This pattern scales: change configs to a list of YAML files, swap the loop for joblib.Parallel, and you have a production-grade sweep that still gives identical results to the single-threaded version.

Notebooks vs scripts

Notebooks are wonderful for exploration and terrible for reproducibility: cell order is implicit, hidden state lurks everywhere, and the JSON format is murder to diff in git.

A practical rule:

Notebook for figuring out what to compute and looking at results
Module for computing it, with one entry point per experiment
Notebook at the end imports the module and displays the results

The "library + thin notebook" pattern keeps the reproducible parts of your work in plain .py files you can test, version, and reuse.

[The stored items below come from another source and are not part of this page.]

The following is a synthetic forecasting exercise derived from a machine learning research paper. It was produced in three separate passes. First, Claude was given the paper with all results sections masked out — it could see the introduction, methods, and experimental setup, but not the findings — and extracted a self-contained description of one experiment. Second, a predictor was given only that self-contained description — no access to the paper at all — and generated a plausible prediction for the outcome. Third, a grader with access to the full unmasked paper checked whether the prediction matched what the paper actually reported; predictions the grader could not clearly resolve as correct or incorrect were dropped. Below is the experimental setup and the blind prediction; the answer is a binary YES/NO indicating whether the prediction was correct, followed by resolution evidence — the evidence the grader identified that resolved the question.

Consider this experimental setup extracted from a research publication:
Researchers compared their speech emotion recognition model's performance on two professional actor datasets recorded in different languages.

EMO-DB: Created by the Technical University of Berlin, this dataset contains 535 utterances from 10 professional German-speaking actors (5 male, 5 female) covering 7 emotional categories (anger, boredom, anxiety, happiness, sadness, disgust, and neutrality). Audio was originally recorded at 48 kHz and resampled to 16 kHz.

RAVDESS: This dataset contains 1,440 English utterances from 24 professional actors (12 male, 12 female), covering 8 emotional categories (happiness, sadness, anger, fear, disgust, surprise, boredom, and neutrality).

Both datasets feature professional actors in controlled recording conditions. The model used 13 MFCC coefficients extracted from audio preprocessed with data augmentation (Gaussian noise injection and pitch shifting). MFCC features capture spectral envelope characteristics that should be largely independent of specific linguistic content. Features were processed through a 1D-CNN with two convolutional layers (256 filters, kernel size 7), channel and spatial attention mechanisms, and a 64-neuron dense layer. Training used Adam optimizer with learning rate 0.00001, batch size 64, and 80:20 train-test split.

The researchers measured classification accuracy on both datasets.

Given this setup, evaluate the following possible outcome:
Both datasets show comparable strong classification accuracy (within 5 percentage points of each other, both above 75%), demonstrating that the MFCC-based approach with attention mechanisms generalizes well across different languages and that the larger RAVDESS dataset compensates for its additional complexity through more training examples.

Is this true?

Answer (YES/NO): YES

A reproducibility scorecard

Rate your project on these axes — every project should aim for at least 4/5:

Anyone can clone the repo and run python run_experiment.py with no manual steps
Dependency versions are pinned in a lockfile
Every random source is seeded
Inputs are either committed or hashed in the manifest
Every result file links back to a git commit

If you can tick all five, your work will reproduce in 2030 on a machine that does not yet exist.

Check your understanding

QuestionSelect one

Your colleague ships you a script that calls np.random.normal(...) directly. You run it twice in a row and get different results. What is the cleanest fix?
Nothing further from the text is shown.